Department of Physics, University of Alabama, Birmingham, AL 35294, USA.
BMC Bioinformatics. 2011 Aug 31;12:359. doi: 10.1186/1471-2105-12-359.
Bayesian Network (BN) is a powerful approach to reconstructing genetic regulatory networks from gene expression data. However, expression data by itself suffers from high noise and lack of power. Incorporating prior biological knowledge can improve the performance. As each type of prior knowledge on its own may be incomplete or limited by quality issues, integrating multiple sources of prior knowledge to utilize their consensus is desirable.
We introduce a new method to incorporate the quantitative information from multiple sources of prior knowledge. It first uses the Naïve Bayesian classifier to assess the likelihood of functional linkage between gene pairs based on prior knowledge.
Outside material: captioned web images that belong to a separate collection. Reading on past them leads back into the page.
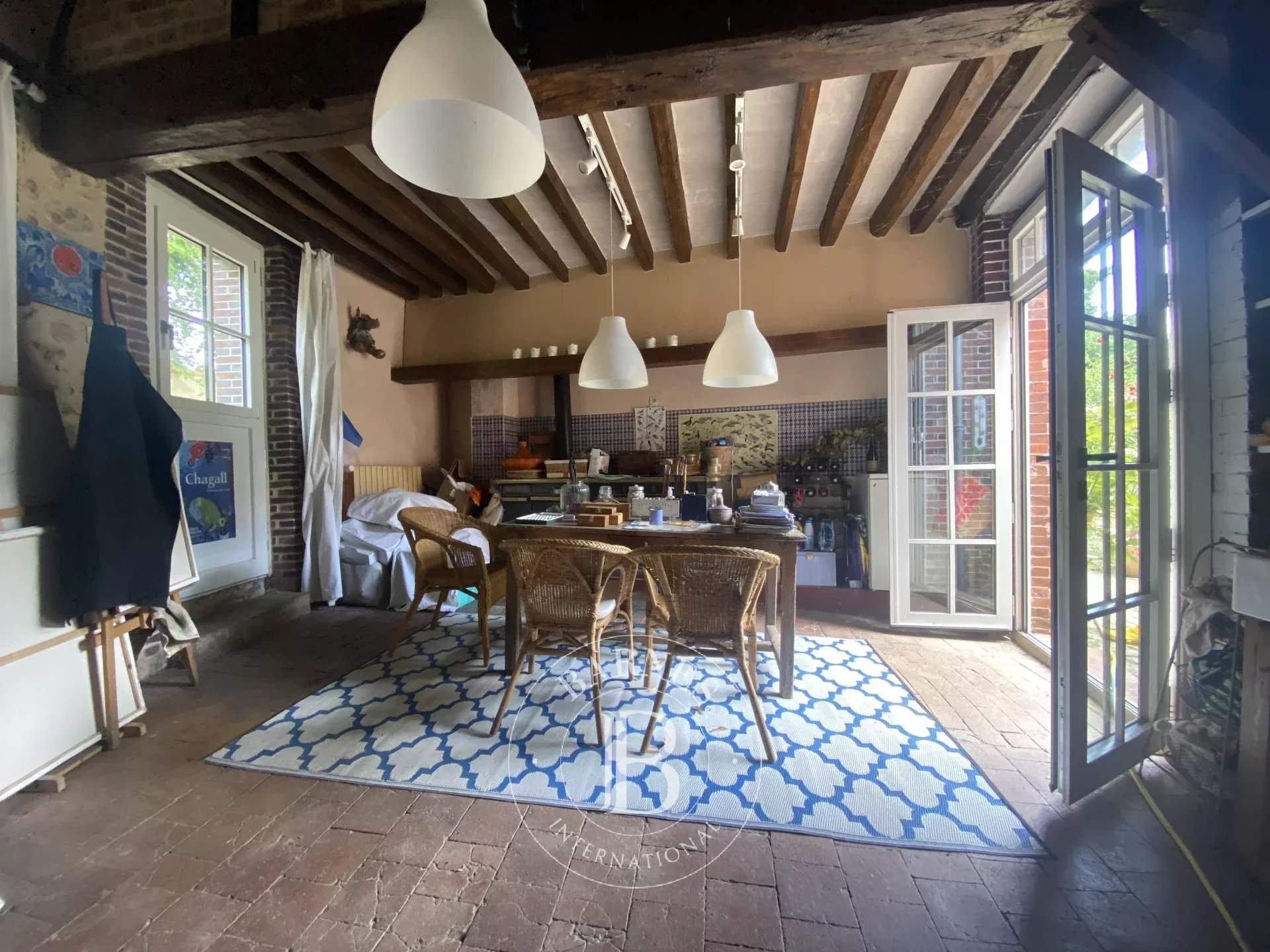 Dangeau  - Village house 4 Bedrooms - picture 11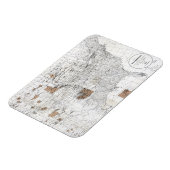 KARTE: RESERVIERUNGEN, 1888 MAGNET (Linke Seite)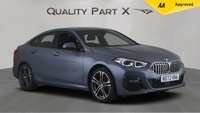 USED 2023 72 BMW 2 SERIES GRAN COUPE 1.5 218i M Sport Euro 6 (s/s) 4dr SPRING SALE NOW ON, SAVE 100s!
In this study we included cocitation in PubMed and schematic similarity in Gene Ontology annotation. A candidate network edge reservoir is then created in which the copy number of each edge is proportional to the estimated likelihood of linkage between the two corresponding genes. In network simulation the Markov Chain Monte Carlo sampling algorithm is adopted, and samples from this reservoir at each iteration to generate new candidate networks. We evaluated the new algorithm using both simulated and real gene expression data including that from a yeast cell cycle and a mouse pancreas development/growth study. Incorporating prior knowledge led to a ~2 fold increase in the number of known transcription regulations recovered, without significant change in false positive rate. In contrast, without the prior knowledge BN modeling is not always better than a random selection, demonstrating the necessity in network modeling to supplement the gene expression data with additional information.
our new development provides a statistical means to utilize the quantitative information in prior biological knowledge in the BN modeling of gene expression data, which significantly improves the performance.
贝叶斯网络(BN)是一种从基因表达数据中重建遗传调控网络的强大方法。然而,表达数据本身存在高噪声和缺乏信息的问题。结合先验生物学知识可以提高性能。由于每种先验知识本身可能不完整或受到质量问题的限制,因此整合多种来源的先验知识以利用它们的共识是可取的。
我们介绍了一种新的方法来整合来自多种来源的先验知识的定量信息。它首先使用朴素贝叶斯分类器根据先验知识评估基因对之间功能关联的可能性。在本研究中,我们包括 PubMed 中的共引和 Gene Ontology 注释中的示意图相似性。然后创建一个候选网络边缘库,其中每个边缘的副本数与两个对应基因之间链接的估计可能性成正比。在网络模拟中,采用马尔可夫链蒙特卡罗抽样算法,从该库中在每次迭代时采样以生成新的候选网络。我们使用模拟和真实基因表达数据(包括酵母细胞周期和小鼠胰腺发育/生长研究的数据)评估了新算法。结合先验知识可将已知转录调控的数量增加约 2 倍,而假阳性率没有显著变化。相比之下,如果没有先验知识,BN 建模并不总是优于随机选择,这表明在网络建模中需要用额外的信息来补充基因表达数据。
我们的新方法为利用 BN 对基因表达数据进行建模时的先验生物学知识中的定量信息提供了一种统计手段,显著提高了性能。